Ambulante Pflege sinnvoll nutzen

Aus der Vielzahl der Möglichkeiten, die zur Unterstützung von Pflegebedürftigen angeboten werden, die richtige auszuwählen, ist nicht leicht. Manche Senioren wechseln gerne in ein Altenpflegeheim über, um in Gesellschaft zu sein.

Dort wird eine Betreuung rund um die Uhr, Verpflegung, gesellige Veranstaltungen und Verhaltenstherapie geboten. Sie sind vor allem für Alleinlebende ohne Angehörige oder Freunde und hochgradig Pflegebedürftige von Vorteil.

Die meisten älteren Menschen wollen jedoch solange wie möglich in ihrer gewohnten Umgebung bleiben und ein weitgehend eigenständiges Leben führen. Ab einem gewissen Grad an Pflegebedürftigkeit benötigen Senioren dann Unterstützung im Haushalt. Wenn sich Angehörigen mit der Pflege überfordert fühlen, kann der Einsatz von professionellen Pflegediensten helfen.

Solange der Pflegebedürftige zumindest noch ansatzweise in der Lage ist, im eigenen Haushalt zu leben oder solange er mit Angehörigen zusammenlebt, kann die Pflege und Betreuung gemeinsam mit dem ambulanten Pflegedienst sichergestellt werden.

Auf diese Weise können Angehörige entlastet werden und der Pflegebedürftige erhält praktische Hilfe sowie kompetente Beratung. Wichtig ist, dass die Wohnung, in der die ambulante Pflege stattfinden soll, dazu räumlich geeignet ist. Unter Umständen können sie auch den neuen Bedürfnissen angepasst werden.

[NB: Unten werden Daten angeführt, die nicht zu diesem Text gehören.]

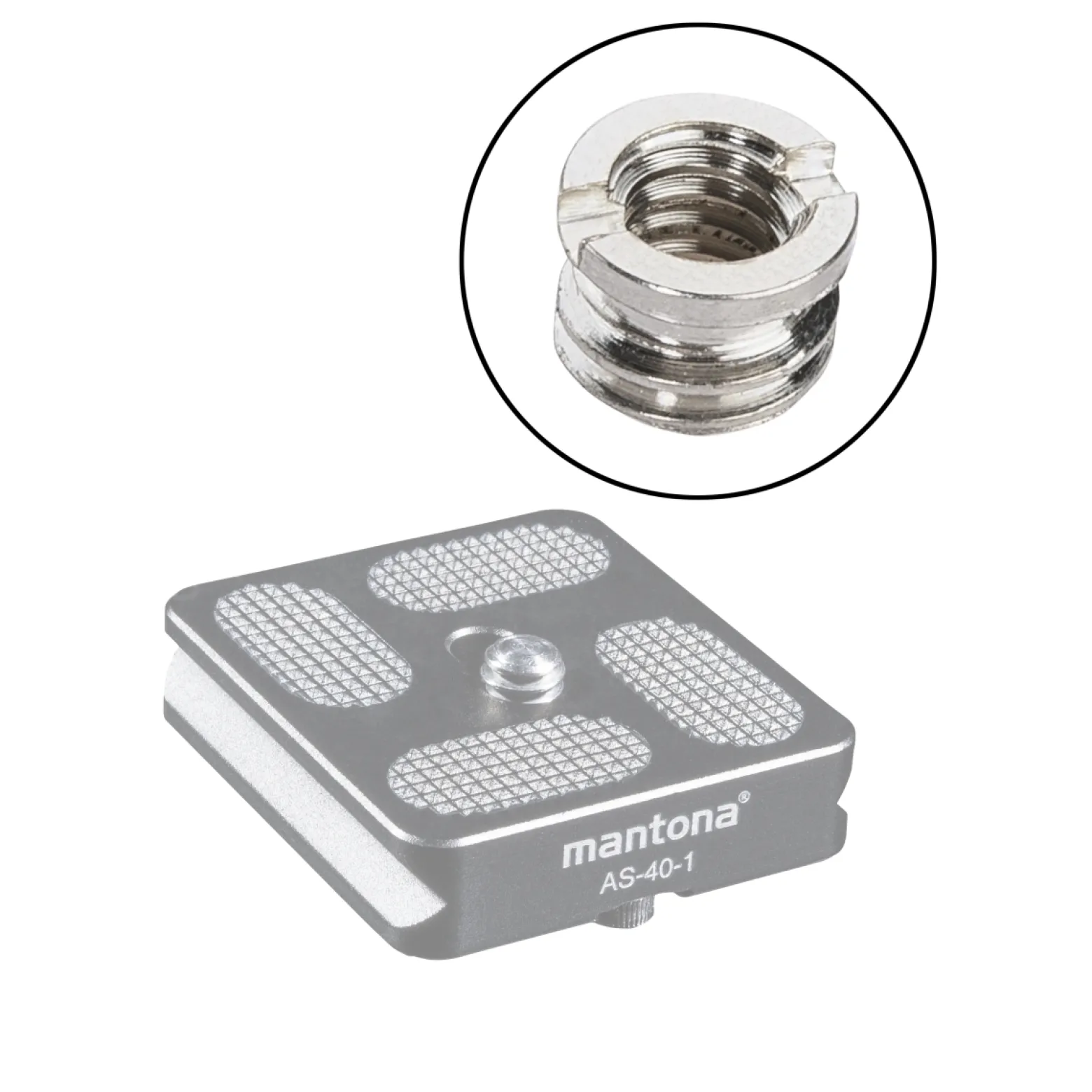 Walimex pro Gewindeadapter "1/4 auf 3/8 Zoll" aus Edelstahl, 2er Set Stativ Gewinde Adapter für Kamera, Stativ, Stativkopf und Neiger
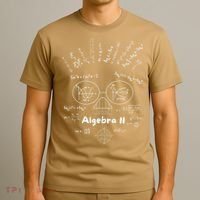 Algebra II Skull Of Equations And Formula Face Funny Nerdy T-Shirt thumb 3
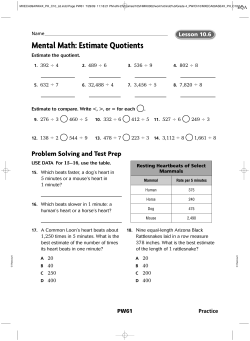 Mental Math: Estimate Quotients &bull;.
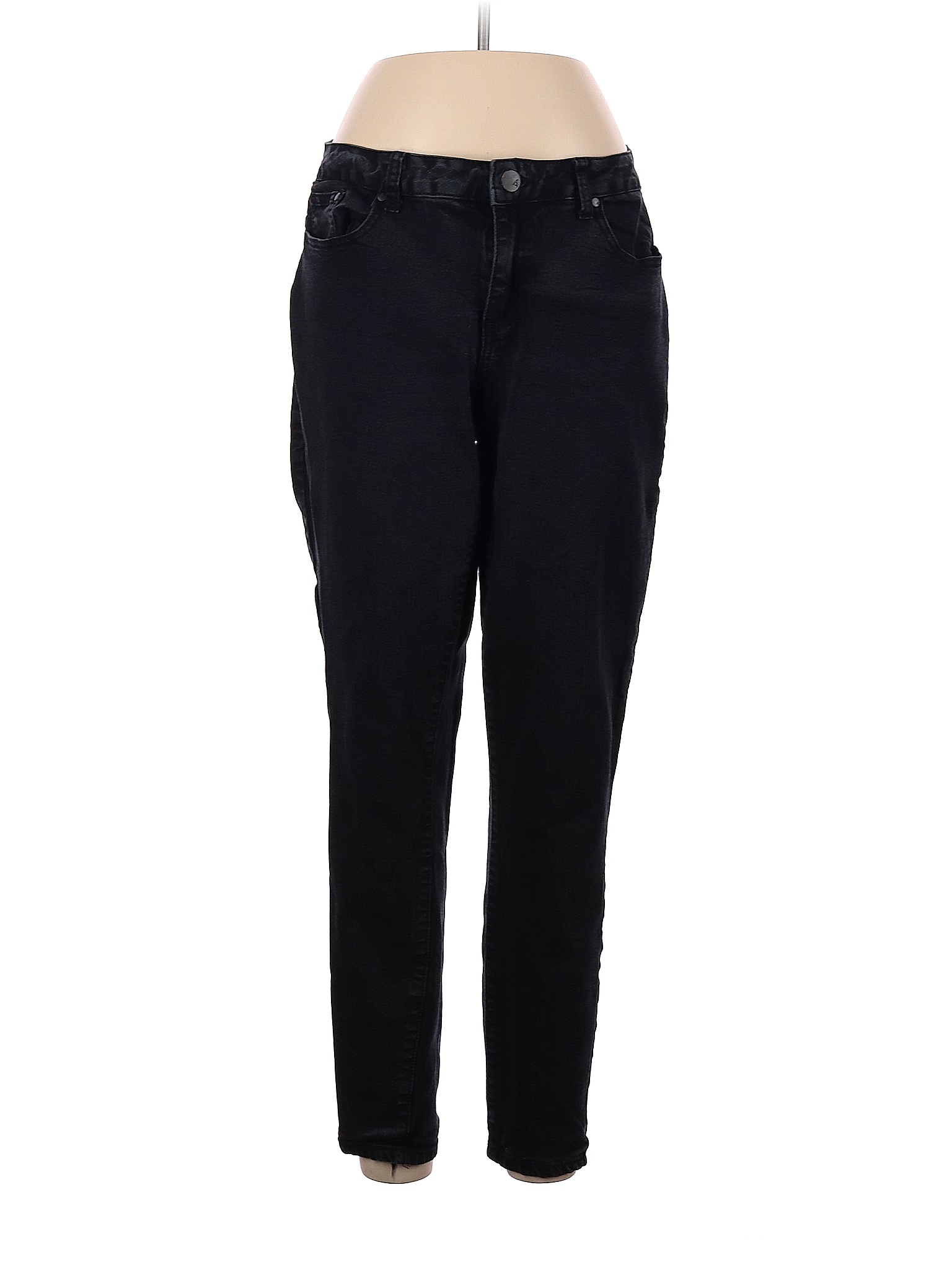 Ashley Stewart Solid Black Jeans Size 12 (Plus) 77 off thredUP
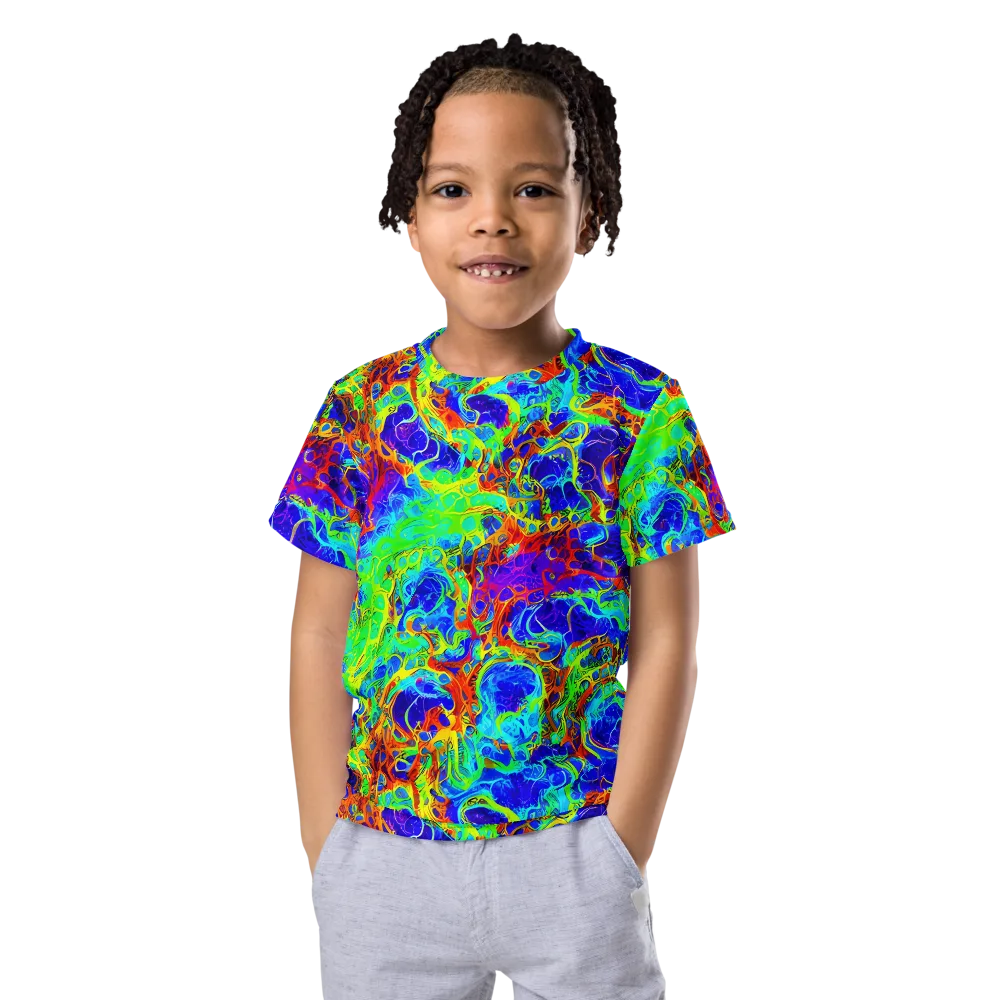 Mango Mirage on Kids Crew Neck T-Shirt — Front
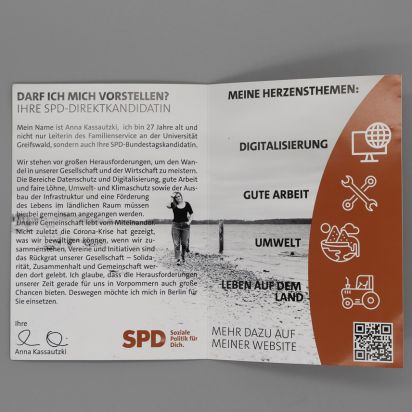 Flyer Anna Kassautzki. Darf ich mich vorstellen?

Sehr enge Wohnungen sind schlecht geeignet. Alternativ kann die Pflege in Wohnung von Bekannten oder in Einrichtungen des „betreuten Wohnens“ stattfinden.

Pflegedienste gibt es in frei-gemeinnütziger und kommunaler Trägerschaft (Sozialstation) oder als private Hauspflegedienste. Sie bieten Grund-, Behandlungspflege, hauswirtschaftliche Hilfe und gerontopsychiatrische Pflege für Demenzkranke. Darüber hinaus kann zu weiteren Angeboten vermittelt werden.

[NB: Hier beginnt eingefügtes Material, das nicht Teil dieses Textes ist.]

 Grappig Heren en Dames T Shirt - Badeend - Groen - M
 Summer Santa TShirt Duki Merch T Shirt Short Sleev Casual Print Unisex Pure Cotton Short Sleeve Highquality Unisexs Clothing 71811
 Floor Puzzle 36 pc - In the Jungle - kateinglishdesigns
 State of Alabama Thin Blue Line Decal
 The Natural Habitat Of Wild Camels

Alternativ zur ambulanten Pflege kann ein Aufenthalt in einer Einrichtung der Kurzzeitpflege, beispielsweise nach einem Krankenhausaufenthalt ein sinnvoller Zwischenschritt sein, wenn abzusehen ist, dass der zu Pflegende im gegenwärtigen Zustand zu Hause nicht adäquat versorgt werden kann.

Tagespflegen oder Nachtstätten sollten dann in Betracht gezogen werden, wenn die häusliche Versorgung nicht ausreichend sichergestellt werden kann.